LISTED ENTRIES |
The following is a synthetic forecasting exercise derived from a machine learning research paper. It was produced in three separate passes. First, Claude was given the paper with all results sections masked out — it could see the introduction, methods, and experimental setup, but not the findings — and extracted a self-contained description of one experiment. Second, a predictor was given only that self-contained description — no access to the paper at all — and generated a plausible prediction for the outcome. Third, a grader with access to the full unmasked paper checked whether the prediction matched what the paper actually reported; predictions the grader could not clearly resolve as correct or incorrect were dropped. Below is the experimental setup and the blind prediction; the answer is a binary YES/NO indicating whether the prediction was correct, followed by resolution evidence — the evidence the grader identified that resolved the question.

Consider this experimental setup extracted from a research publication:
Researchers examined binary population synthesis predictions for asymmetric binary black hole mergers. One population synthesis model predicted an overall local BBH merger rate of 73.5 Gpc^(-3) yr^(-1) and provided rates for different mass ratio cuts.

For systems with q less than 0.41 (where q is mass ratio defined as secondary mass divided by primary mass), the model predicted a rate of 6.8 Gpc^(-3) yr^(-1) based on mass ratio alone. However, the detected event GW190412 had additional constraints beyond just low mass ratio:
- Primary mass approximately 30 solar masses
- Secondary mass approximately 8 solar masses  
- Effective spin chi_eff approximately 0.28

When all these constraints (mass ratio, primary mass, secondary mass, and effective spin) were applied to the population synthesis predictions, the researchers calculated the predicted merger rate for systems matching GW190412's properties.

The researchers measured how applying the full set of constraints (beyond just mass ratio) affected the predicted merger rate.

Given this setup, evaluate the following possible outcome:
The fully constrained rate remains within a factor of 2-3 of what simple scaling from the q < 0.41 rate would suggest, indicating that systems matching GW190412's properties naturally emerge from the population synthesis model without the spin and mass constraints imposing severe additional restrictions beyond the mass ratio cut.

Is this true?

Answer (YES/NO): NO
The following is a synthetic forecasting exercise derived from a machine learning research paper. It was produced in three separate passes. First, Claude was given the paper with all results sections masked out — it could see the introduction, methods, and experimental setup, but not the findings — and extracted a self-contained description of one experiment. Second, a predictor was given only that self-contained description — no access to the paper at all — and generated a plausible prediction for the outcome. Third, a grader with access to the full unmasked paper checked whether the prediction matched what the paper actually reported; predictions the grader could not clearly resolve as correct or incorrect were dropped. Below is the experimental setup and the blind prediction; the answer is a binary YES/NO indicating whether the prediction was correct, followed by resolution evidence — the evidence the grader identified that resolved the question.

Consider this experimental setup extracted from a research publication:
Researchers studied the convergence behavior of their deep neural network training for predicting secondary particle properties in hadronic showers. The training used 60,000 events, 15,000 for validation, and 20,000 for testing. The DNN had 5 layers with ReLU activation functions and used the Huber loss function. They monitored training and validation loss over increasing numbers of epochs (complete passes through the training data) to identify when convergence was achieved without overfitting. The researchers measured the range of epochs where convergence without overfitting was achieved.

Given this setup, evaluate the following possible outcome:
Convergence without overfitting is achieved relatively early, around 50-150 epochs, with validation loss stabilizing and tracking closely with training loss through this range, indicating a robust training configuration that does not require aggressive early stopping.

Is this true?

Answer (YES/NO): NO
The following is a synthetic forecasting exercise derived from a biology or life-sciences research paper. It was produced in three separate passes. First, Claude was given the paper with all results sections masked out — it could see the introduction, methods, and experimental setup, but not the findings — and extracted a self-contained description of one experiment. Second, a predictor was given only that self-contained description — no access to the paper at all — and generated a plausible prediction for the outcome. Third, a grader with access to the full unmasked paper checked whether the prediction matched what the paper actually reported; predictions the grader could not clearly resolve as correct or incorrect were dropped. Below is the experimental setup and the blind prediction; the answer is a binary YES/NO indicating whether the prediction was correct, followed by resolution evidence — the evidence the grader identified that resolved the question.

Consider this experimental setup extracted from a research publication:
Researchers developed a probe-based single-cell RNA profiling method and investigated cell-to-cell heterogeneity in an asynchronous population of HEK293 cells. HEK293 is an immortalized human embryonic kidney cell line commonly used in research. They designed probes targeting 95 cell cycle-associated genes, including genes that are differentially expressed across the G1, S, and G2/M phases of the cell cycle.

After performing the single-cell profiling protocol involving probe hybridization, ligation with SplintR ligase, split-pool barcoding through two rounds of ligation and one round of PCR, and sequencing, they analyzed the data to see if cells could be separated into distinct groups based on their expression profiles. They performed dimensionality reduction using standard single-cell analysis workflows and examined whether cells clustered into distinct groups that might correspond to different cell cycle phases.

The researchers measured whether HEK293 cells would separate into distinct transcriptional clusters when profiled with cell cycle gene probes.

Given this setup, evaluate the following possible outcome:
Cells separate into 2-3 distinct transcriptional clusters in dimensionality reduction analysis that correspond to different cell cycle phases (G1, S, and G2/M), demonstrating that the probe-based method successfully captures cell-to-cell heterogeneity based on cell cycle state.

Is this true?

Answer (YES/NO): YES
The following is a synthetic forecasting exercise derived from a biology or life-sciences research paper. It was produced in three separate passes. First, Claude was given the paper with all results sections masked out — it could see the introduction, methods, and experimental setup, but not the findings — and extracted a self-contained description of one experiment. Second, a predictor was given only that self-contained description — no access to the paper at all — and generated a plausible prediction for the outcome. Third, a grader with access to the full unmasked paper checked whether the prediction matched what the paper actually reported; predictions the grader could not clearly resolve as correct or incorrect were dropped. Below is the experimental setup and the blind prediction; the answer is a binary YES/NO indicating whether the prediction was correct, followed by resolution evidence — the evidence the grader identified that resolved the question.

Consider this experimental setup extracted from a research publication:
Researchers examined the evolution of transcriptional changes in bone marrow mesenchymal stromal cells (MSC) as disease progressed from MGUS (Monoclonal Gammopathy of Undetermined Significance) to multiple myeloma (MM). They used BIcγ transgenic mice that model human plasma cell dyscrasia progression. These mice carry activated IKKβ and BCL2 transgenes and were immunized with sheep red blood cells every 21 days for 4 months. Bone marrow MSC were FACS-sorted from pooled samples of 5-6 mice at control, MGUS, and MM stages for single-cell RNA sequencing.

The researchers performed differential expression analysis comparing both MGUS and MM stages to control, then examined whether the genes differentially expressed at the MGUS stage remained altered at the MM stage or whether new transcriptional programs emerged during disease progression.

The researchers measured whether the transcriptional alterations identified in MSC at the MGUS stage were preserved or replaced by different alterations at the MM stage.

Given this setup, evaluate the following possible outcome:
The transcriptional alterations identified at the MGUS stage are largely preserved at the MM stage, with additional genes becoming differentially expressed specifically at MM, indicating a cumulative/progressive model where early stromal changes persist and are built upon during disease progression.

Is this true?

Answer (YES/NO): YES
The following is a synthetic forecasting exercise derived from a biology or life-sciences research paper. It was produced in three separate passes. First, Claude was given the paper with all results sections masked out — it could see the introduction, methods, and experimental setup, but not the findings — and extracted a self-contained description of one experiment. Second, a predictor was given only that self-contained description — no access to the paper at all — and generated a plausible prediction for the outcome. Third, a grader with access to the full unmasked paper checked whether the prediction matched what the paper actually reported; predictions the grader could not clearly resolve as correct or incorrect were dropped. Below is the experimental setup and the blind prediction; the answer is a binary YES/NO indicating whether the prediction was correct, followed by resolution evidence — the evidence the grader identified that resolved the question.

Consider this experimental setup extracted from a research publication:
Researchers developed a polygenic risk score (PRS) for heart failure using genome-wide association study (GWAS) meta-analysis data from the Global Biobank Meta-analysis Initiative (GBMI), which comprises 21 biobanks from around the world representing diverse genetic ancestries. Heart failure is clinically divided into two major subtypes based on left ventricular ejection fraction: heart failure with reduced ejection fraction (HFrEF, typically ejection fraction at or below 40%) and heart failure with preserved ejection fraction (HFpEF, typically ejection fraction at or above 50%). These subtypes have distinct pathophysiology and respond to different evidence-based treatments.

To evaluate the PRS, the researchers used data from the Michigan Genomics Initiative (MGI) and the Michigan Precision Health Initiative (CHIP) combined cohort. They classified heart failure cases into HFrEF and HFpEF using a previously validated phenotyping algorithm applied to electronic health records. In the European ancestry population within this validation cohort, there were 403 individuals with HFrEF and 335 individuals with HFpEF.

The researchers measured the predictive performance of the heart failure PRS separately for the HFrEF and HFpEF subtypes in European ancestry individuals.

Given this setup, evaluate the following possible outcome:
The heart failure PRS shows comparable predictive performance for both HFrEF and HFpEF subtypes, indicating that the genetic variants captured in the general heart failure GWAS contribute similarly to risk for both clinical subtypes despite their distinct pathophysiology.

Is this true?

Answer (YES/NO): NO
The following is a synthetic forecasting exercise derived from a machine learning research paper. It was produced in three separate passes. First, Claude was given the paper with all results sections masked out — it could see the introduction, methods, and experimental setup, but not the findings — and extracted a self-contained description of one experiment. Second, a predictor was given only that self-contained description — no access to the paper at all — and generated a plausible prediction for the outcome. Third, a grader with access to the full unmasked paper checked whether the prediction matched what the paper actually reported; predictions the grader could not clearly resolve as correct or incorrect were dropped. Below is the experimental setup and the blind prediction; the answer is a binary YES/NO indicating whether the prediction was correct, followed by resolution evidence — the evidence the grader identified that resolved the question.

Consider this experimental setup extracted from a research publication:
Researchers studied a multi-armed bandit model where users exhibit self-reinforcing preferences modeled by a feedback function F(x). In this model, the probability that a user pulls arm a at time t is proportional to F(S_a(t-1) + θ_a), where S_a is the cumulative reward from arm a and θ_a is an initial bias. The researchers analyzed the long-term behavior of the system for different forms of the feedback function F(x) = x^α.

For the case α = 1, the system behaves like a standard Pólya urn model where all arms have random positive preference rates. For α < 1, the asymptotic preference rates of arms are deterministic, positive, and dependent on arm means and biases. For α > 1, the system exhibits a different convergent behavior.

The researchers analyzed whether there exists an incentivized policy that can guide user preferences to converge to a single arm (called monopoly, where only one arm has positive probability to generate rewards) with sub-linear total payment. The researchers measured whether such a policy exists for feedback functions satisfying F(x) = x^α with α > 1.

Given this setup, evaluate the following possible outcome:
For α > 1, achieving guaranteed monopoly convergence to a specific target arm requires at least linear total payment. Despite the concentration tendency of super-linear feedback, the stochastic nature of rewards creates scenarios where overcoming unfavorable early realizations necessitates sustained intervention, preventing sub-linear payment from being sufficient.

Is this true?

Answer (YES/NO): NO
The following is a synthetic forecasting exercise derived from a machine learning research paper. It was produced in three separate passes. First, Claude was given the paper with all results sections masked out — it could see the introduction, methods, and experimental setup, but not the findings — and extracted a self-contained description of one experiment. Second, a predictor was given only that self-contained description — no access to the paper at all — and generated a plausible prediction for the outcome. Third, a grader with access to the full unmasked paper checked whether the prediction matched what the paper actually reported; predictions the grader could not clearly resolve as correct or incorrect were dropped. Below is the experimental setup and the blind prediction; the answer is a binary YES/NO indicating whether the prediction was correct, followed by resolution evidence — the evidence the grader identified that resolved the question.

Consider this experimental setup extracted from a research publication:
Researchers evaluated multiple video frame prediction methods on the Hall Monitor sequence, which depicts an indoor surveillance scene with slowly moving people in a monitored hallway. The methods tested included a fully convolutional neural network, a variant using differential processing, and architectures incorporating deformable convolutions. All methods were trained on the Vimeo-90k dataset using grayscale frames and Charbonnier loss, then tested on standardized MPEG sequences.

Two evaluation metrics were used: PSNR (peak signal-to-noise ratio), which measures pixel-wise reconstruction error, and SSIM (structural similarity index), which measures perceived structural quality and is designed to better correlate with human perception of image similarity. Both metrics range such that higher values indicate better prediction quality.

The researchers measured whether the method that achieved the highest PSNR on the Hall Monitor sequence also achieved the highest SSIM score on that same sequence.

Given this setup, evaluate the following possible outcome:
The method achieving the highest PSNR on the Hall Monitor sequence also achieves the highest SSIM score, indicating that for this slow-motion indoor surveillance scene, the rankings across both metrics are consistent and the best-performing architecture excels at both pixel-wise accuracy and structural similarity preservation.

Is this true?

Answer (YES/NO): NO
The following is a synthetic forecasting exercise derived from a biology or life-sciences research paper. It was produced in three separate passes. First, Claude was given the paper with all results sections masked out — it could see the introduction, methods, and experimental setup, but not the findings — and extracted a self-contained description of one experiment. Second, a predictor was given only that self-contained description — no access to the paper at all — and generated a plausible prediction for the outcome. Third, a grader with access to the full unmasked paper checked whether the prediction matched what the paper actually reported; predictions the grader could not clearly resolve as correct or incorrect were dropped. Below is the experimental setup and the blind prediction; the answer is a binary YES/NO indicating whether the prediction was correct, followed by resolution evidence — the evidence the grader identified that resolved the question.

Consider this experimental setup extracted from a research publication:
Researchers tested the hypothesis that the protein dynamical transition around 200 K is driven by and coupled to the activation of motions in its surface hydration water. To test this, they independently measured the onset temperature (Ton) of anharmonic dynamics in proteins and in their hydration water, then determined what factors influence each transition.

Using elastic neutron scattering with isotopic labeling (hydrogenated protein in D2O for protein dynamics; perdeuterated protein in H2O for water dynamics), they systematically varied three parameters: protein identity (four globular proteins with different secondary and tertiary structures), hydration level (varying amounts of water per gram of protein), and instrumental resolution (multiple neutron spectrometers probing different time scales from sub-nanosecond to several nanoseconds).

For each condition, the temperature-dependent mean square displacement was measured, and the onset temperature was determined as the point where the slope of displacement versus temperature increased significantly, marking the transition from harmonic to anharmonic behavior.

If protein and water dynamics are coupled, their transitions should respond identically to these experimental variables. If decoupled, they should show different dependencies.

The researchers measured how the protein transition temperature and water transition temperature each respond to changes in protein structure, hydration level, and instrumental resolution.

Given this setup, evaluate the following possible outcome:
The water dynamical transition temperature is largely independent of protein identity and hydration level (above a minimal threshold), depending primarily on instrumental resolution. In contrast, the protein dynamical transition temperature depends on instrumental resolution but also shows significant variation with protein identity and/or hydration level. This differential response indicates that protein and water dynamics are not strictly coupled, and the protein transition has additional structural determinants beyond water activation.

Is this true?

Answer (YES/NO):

EXERCISE DETAILS |
Find every line in the records that has the word "reduction". Copy those lines.

WRITTEN SOLUTION |
After performing the single-cell profiling protocol involving probe hybridization, ligation with SplintR ligase, split-pool barcoding through two rounds of ligation and one round of PCR, and sequencing, they analyzed the data to see if cells could be separated into distinct groups based on their expression profiles. They performed dimensionality reduction using standard single-cell analysis workflows and examined whether cells clustered into distinct groups that might correspond to different cell cycle phases.
Cells separate into 2-3 distinct transcriptional clusters in dimensionality reduction analysis that correspond to different cell cycle phases (G1, S, and G2/M), demonstrating that the probe-based method successfully captures cell-to-cell heterogeneity based on cell cycle state.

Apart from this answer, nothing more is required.